Comparison of AV Optimization Methods Used in Cardiac Resynchronization Therapy (CRT) (SMART-AV)

April 17, 2013 updated by: Boston Scientific Corporation

SMARTDELAY Determined AV Optimization: A Comparison to Other AV Delay Methods Used in Cardiac Resynchronization Therapy

The primary objective of SMART-AV is to assess the effect of SmartDelay for determining optimal AV delay timing during CRT compared to both a fixed AV delay and echocardiography-determined optimal AV timing chronically over a 6-month period.

Study Overview

Status

Completed

Conditions

Intervention / Treatment

Detailed Description

SMART-AV is a randomized, multi-center, double-blinded, non-significant risk, three-armed trial that will investigate the effects of optimizing AV delay timing in heart failure patients receiving CRT-D therapy. Patients will be randomized in a 1:1:1 ratio using randomly permuted blocks within each center. The study will compare chronic changes in structural and functional outcomes in CRT-D patients randomized to AV delay set as fixed, set with SmartDelay or determined by echocardiography. Patients will be followed at enrollment, implant, post-implant, 3-months post-implant and 6-months post-implant.

Study Type

Interventional

Enrollment (Actual)

1060

Phase

  • Phase 4

Contacts and Locations

This section provides the contact details for those conducting the study, and information on where this study is being conducted.

Study Locations

  • United States
    • Virginia
      • Richmond, Virginia, United States, 23298-0053
        • Medical College of Virginia

Participation Criteria

Researchers look for people who fit a certain description, called eligibility criteria. Some examples of these criteria are a person's general health condition or prior treatments.

Eligibility Criteria

Ages Eligible for Study

14 years and older (Adult, Older Adult)

Accepts Healthy Volunteers

No

Genders Eligible for Study

All

Description

Inclusion Criteria:

  • Patients who meet current indications for a BSC CRT-D device with the SmartDelay algorithm
  • Patients who are willing and capable of undergoing a device implant and participating in all testing associated with the SMART-AV Study
  • Patients who are on optimal and stable pharmacologic therapy
  • Patients who are expected to be in sinus rhythm at the time of implant
  • Patients who have a life expectancy of more than 360 days, per physician's discretion
  • Patients who are geographically stable and willing to comply with the required follow-up schedule
  • Patients who are 18 years of age or above, or of legal age to give informed consent specific to state and national law

Exclusion Criteria:

  • Patients who are in complete heart block, or who otherwise are unable to tolerate pacing at VVI-40 RV for up to 14 days
  • Patients undergoing an upgrade of a pacemaker or implantable cardioverter-defibrillator who are unable to tolerate pacing at VVI-40 RV for up to 14 days
  • Patients who have previously received cardiac resynchronization therapy
  • Patients who are expected to receive a heart transplant or have other cardiac surgeries or procedures planned during the course of the study
  • Patients who currently have or who are likely to receive a tricuspid valve prosthesis
  • Patients who have a neuromuscular, orthopedic, or other non-cardiac condition that prevents normal, unsupported walking
  • Patients who are pregnant or planning to become pregnant during the study
  • Patients who are currently enrolled in another investigational study or registry that would directly impact the treatment or outcome of the current study

Study Plan

This section provides details of the study plan, including how the study is designed and what the study is measuring.

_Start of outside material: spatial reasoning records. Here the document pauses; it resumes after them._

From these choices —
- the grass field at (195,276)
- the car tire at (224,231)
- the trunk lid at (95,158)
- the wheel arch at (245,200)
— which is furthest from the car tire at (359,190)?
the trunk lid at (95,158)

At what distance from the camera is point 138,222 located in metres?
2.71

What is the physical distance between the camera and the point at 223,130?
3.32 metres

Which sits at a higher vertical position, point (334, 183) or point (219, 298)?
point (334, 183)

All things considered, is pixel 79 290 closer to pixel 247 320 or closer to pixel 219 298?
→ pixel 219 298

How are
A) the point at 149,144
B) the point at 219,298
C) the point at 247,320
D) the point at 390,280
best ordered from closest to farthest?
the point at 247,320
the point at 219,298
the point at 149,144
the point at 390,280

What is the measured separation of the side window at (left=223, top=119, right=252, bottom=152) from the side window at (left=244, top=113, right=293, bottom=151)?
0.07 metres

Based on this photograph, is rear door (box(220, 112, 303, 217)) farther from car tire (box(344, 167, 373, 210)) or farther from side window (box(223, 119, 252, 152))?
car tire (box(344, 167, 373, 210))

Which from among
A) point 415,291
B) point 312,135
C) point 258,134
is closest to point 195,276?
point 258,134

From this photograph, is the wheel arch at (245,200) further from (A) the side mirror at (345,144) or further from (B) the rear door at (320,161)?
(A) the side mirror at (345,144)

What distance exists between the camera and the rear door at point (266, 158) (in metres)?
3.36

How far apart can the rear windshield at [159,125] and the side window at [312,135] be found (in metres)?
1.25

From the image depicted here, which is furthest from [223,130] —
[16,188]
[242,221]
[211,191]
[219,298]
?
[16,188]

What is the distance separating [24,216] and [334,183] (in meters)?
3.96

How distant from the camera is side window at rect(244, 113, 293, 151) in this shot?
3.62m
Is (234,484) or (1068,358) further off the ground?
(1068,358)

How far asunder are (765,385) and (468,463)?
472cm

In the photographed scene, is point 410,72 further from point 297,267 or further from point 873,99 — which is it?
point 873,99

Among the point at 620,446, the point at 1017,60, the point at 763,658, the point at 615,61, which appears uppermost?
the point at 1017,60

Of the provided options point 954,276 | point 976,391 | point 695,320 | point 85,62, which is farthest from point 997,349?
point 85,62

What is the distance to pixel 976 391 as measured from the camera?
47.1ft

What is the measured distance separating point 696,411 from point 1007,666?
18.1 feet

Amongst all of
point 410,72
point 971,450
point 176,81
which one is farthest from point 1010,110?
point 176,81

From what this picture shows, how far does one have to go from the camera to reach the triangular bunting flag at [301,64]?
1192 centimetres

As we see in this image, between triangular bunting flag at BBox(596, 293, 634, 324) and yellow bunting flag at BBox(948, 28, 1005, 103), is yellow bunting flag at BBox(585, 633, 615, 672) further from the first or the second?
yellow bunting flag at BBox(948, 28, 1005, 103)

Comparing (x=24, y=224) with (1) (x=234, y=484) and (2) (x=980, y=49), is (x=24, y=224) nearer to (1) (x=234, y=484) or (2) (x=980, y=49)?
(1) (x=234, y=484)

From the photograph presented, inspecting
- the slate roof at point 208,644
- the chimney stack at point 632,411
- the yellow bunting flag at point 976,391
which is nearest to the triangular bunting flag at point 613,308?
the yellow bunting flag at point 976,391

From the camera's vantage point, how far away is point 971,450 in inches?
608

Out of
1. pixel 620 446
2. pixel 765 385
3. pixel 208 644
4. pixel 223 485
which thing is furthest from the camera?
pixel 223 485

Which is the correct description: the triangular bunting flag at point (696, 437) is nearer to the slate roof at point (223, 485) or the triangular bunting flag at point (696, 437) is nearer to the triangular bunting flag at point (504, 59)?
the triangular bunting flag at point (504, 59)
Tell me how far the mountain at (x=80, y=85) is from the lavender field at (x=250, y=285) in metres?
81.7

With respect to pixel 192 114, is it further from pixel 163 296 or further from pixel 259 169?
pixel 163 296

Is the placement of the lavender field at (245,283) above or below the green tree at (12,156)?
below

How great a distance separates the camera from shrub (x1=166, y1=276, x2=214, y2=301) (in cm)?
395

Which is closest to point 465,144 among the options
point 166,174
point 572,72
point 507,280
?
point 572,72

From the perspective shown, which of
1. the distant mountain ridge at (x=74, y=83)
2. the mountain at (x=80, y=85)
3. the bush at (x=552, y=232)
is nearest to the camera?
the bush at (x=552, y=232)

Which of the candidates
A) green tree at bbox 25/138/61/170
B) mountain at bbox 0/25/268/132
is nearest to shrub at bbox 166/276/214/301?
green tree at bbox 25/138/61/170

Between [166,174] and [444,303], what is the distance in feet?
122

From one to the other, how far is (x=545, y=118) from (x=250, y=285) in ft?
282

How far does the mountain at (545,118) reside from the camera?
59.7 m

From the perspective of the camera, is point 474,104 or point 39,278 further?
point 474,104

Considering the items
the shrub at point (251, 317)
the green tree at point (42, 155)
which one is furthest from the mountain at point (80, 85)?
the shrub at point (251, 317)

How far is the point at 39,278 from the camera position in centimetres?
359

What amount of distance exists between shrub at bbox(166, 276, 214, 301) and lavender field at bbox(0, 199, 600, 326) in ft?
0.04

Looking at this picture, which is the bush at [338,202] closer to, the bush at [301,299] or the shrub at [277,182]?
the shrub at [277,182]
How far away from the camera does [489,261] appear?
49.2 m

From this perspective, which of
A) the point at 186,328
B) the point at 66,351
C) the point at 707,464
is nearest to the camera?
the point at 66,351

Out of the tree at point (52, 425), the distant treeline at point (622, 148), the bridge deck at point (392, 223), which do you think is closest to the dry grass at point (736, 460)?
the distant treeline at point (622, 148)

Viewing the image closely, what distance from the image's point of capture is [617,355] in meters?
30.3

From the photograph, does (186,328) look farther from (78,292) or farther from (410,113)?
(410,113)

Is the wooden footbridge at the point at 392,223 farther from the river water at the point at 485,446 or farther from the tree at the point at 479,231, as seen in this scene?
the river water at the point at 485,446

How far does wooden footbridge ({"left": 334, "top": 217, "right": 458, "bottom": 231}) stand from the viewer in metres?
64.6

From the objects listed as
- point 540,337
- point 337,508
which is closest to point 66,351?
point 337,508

How is the study designed?

Design Details

  • Primary Purpose: Treatment
  • Allocation: Randomized
  • Interventional Model: Parallel Assignment
  • Masking: Double

Arms and Interventions

Participant Group / Arm
Intervention / Treatment
Active Comparator: Echo optimized AV delay
Device: AV Delay programming through cardiac resynchronization therapy
All subjects in this trial receive the same device. For the purpose of this trial. "intervention" is programming of the atrio-ventricular (AV) delay in the two treatment arms, while the control arm will receive AV delay programming from a Fixed nominal setting. Echo optimized and Algorithm optimized are the treatment arms programmed to receive optimized AV delay settings and will be compared to the Fixed nominal arm.
Active Comparator: Algorithm optimized AV delay
Device: AV Delay programming through cardiac resynchronization therapy
All subjects in this trial receive the same device. For the purpose of this trial. "intervention" is programming of the atrio-ventricular (AV) delay in the two treatment arms, while the control arm will receive AV delay programming from a Fixed nominal setting. Echo optimized and Algorithm optimized are the treatment arms programmed to receive optimized AV delay settings and will be compared to the Fixed nominal arm.
Active Comparator: Fixed AV Delay
Device: AV Delay programming through cardiac resynchronization therapy
All subjects in this trial receive the same device. For the purpose of this trial. "intervention" is programming of the atrio-ventricular (AV) delay in the two treatment arms, while the control arm will receive AV delay programming from a Fixed nominal setting. Echo optimized and Algorithm optimized are the treatment arms programmed to receive optimized AV delay settings and will be compared to the Fixed nominal arm.

What is the study measuring?

Primary Outcome Measures

Outcome Measure
Measure Description
Time Frame
Left Ventricular End-systolic Volume (LVESV)
Time Frame: 6 months
Change in square root of absolute left ventricular end systolic volume from baseline to 6 month follow up
6 months

Secondary Outcome Measures

Outcome Measure
Time Frame
Secondary Endpoints Will Include Structural and Functional Measures
Time Frame: Chronic
Chronic

Collaborators and Investigators

This is where you will find people and organizations involved with this study.

Sponsor

Boston Scientific Corporation

Investigators

  • Study Director: CRM Clinical Affairs, Boston Scientific Corporation

Publications and helpful links

The person responsible for entering information about the study voluntarily provides these publications. These may be about anything related to the study.

General Publications

Helpful Links

Study record dates

These dates track the progress of study record and summary results submissions to ClinicalTrials.gov. Study records and reported results are reviewed by the National Library of Medicine (NLM) to make sure they meet specific quality control standards before being posted on the public website.

Study Major Dates

Study Start

May 1, 2008

Primary Completion (Actual)

July 1, 2010

Study Completion (Actual)

July 1, 2010

Study Registration Dates

First Submitted

May 9, 2008

First Submitted That Met QC Criteria

May 9, 2008

First Posted (Estimate)

May 13, 2008

Study Record Updates

Last Update Posted (Estimate)

April 24, 2013

Last Update Submitted That Met QC Criteria

April 17, 2013

Last Verified

April 1, 2013

More Information

Terms related to this study

Keywords

Additional Relevant MeSH Terms

Other Study ID Numbers

  • CR-CA-050508-H

This information was retrieved directly from the website clinicaltrials.gov without any changes. If you have any requests to change, remove or update your study details, please contact register@clinicaltrials.gov. As soon as a change is implemented on clinicaltrials.gov, this will be updated automatically on our website as well.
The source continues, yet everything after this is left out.